Case Number: BC642885 Hearing Date: October 19, 2018 Dept: 7

[TENTATIVE] ORDER RE: DEFENDANT’S MOTION FOR SUMMARY JUDGMENT; MOTION DENIED

I. INTRODUCTION

On December 6, 2016, Plaintiff Rexann Jasso (“Plaintiff”) filed this action against Defendant Wal-Mart Stores, Inc. (“Defendant”) for general negligence and premises liability relating to a March 26, 2016 trip and fall at Defendant’s Sam’s Club Store (“the Store”). Defendant moves for summary judgment on grounds the condition on which Plaintiff tripped—a shopping cart—was open and obvious.

II. FACTUAL BACKGROUND

Plaintiff alleges that she tripped and fell due to a shopping cart being left in a way as to block the walkway of the Store. (Undisputed Material Fact “UMF” No. 1.) Plaintiff was employed by the Store but was not working at the store on the day of the accident. (UMF No. 2.) Instead, she was doing a fundraiser for First United Methodist Food Bank and was selling baskets in front of the store. (Pltff’s Depo., 15:21-22.) Plaintiff entered the Store to use the restroom. (UMF No. 3.) At 8:22:03 a.m., Plaintiff passed the subject shopping cart and walked around it on the way to the restroom. (UMF No. 12.) At 8:25:17 a.m., Plaintiff left the restroom and fell at 8:25:21 a.m. in front of the store manager’s office. (UMF Nos. 5, 14, 15.)

III. LEGAL STANDARDS

In reviewing a motion for summary judgment, courts must apply a three-step analysis: “(1) identify the issues framed by the pleadings; (2) determine whether the moving party has negated the opponent’s claims; and (3) determine whether the opposition has demonstrated the existence of a triable, material factual issue.” (Hinesley v. Oakshade Town Center (2005) 135 Cal.App.4th 289, 294.)

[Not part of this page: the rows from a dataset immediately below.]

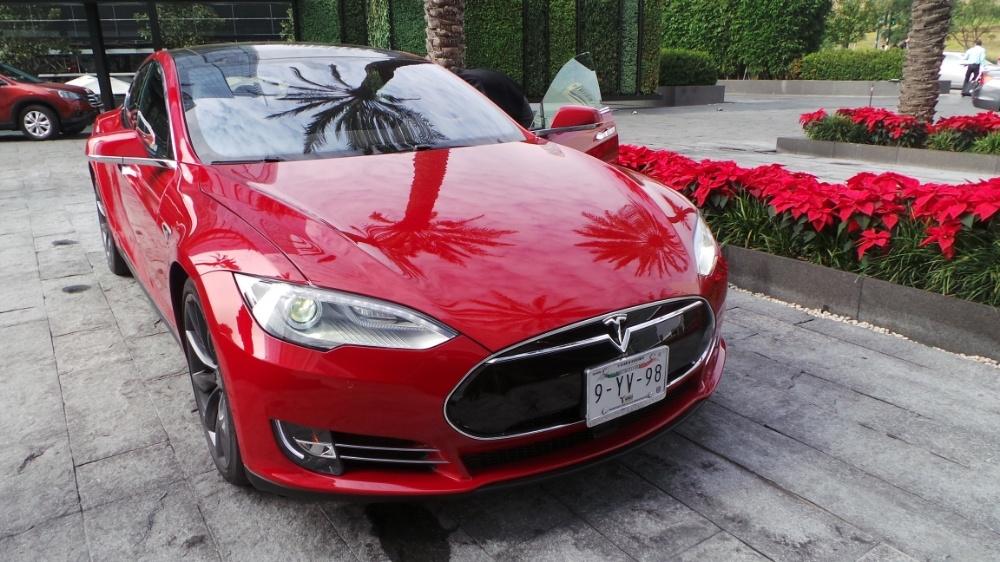 Tesla Motors trae su tecnología a México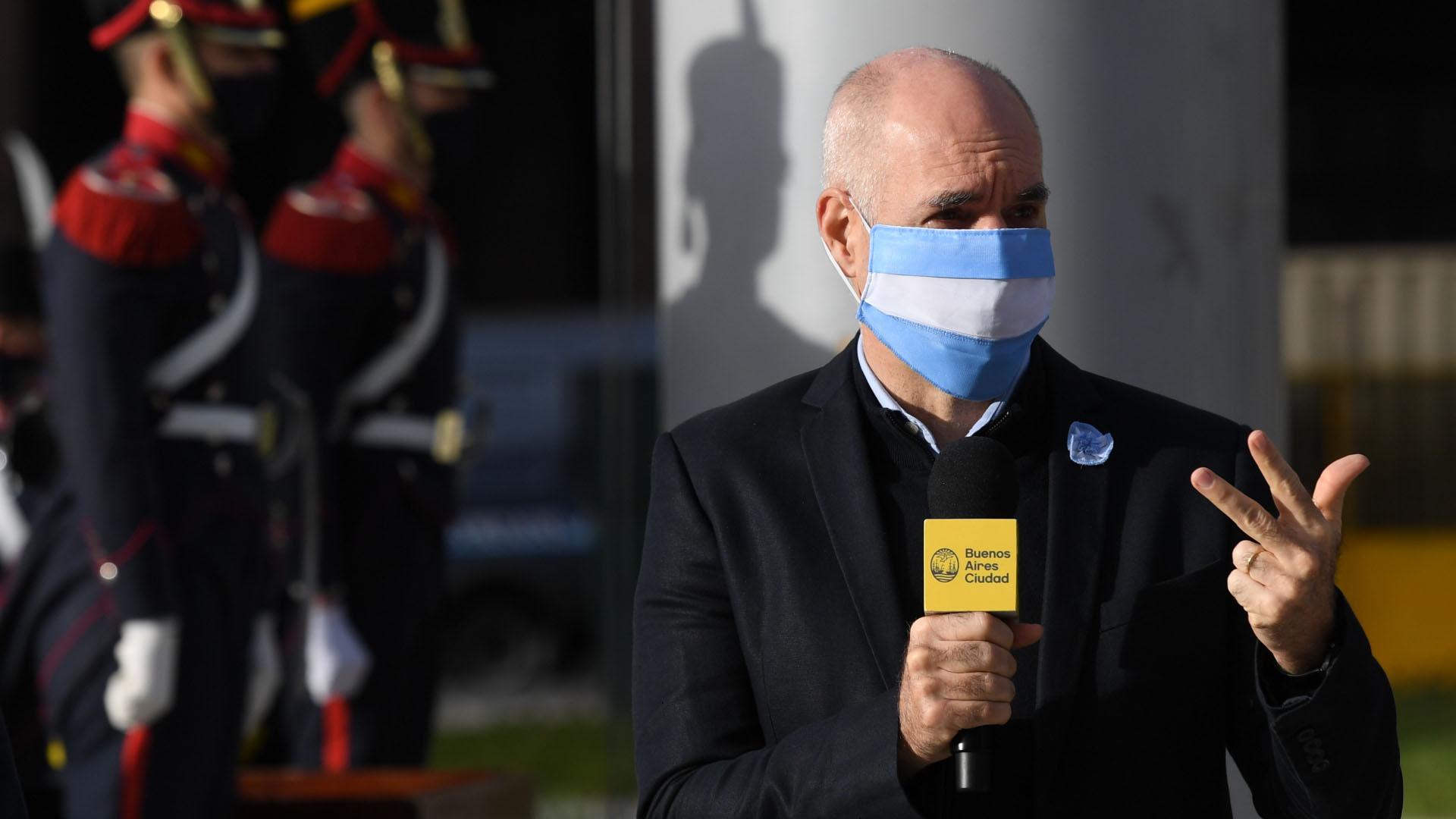 El jefe de Gobierno porteño, Horacio Rodríguez Larreta, participó esta mañana del acto de izamiento de la bandera que se realizó en Plaza de Mayo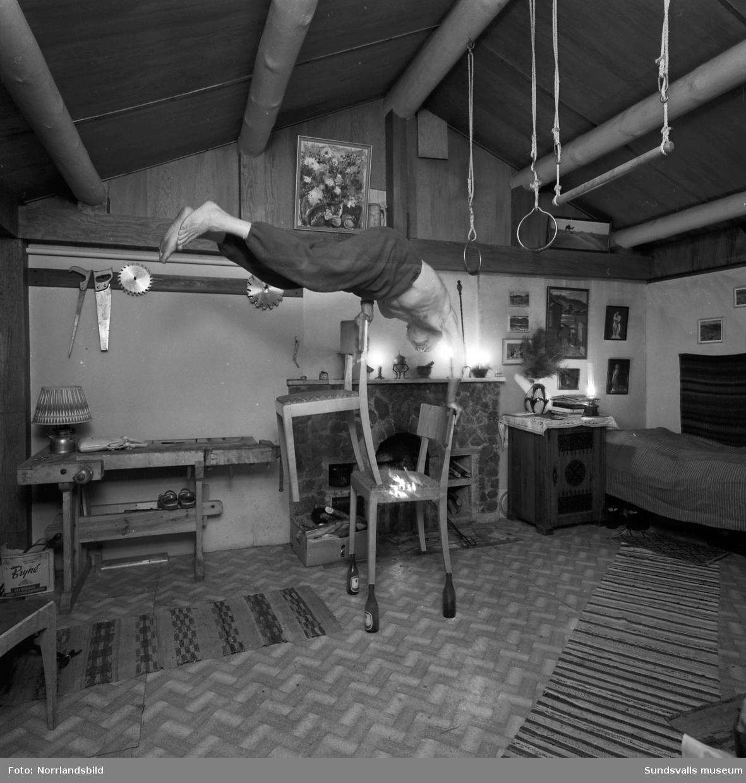 Uppfinnaren och levnadskonstnären Axel Lundberg tränar hemma i Böle, Sidsjö. Träningsformen kallade han  impulsgymnastik och metoden höll honom i toppform långt upp i åren.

“A party may move for summary adjudication as to one or more causes of action within an action, one or more affirmative defenses, one or more claims for damages, or one or more issues of duty, if that party contends that the cause of action has no merit or that there is no affirmative defense thereto, or that there is no merit to an affirmative defense as to any cause of action, or both, or that there is no merit to a claim for damages . . . or that one or more defendants either owed or did not owe a duty to the plaintiff or plaintiffs. A motion for summary adjudication shall be granted only if it completely disposes of a cause of action, an affirmative defense, a claim for damages, or an issue of duty.” (Code of Civ. Proc., § 437c, subd. (f)(1).) A motion for summary adjudication shall proceed in all procedural respects as a motion for summary judgment. (Code of Civ. Proc., § 437c, subd. (f)(2).)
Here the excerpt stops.